Cierro los ojos y vuelven revoloteando a mis oídos, como todas las noches; parecen casi indescifrables, tan sorprendentes como la primera vez y tan atemorizantes.
La primera noche estaban a mis espaldas y no quise voltear por temor a encontrarme con algo desconocido; creo que soy tan cobarde… Recuerdo que fue una lluvia de voces, una lluvia de susurros, todas ellos hablándome, todas ellos contándome una historia, no me dejaron dormir, no me permitían dejar de prestarles atención. Tuve que levantarme y tomar un vaso de agua. Juraría que sentí que me estaba volviendo loco, las voces cesaron en ese momento. “Se fueron”, pensé. Me encerré de nuevo en mi cuarto y encendí mi lámpara, soy tan miedoso que eché un vistazo por mi pequeña habitación y, como era obvio, no había nadie. Apenas cerré los ojos y las voces llegaron de nuevo; me pedían hablar de esto, hablar de lo otro, cada quien con su tema, pero yo seguía asustado y sin entender nada. Fue entonces que presté más atención, dejé de oír para empezar a escuchar, fue entonces que entendí las voces, que entendí sus susurros.

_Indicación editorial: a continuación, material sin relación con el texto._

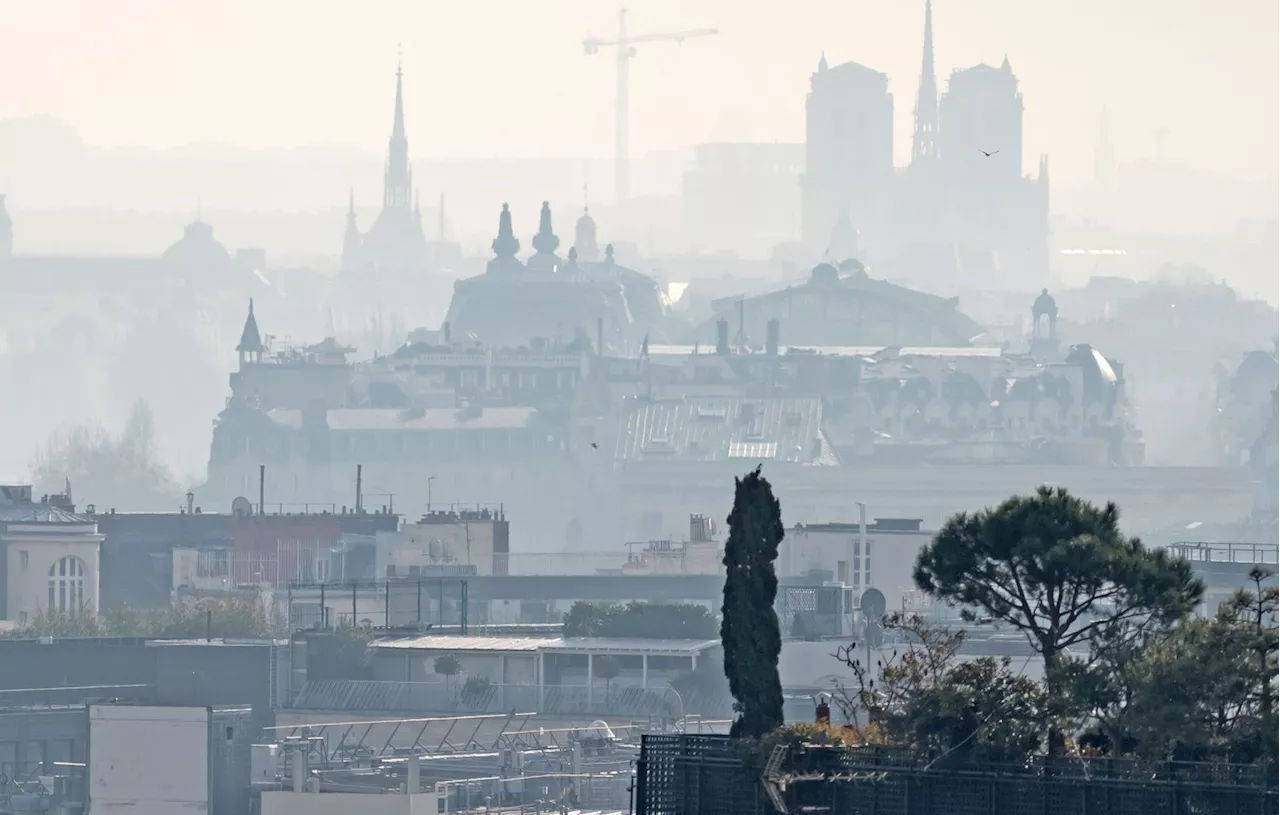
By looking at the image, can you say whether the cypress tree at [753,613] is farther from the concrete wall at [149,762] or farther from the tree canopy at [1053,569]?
the concrete wall at [149,762]

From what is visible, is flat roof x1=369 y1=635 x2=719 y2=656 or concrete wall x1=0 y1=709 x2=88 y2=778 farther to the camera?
flat roof x1=369 y1=635 x2=719 y2=656

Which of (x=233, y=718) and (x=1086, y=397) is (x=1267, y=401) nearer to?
(x=1086, y=397)

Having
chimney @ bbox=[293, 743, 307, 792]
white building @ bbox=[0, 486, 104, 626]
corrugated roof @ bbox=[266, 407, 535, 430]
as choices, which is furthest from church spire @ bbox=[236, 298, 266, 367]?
chimney @ bbox=[293, 743, 307, 792]

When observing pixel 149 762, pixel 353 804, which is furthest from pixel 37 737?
pixel 353 804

Por eso todas las noches subo las escaleras y complazco a uno de mis inquilinos, pasamos las madrugadas dándole forma a sus susurros, pasamos las horas compartiendo sus historias, tal vez así algún día pueda cerrar los ojos sin que sus voces vuelen por la habitación y por fin me dejen dormir en paz, quisiera saber qué será de mí sin ellos. ¿Qué seré sin los susurros? Empiezo a creer que no deberían irse.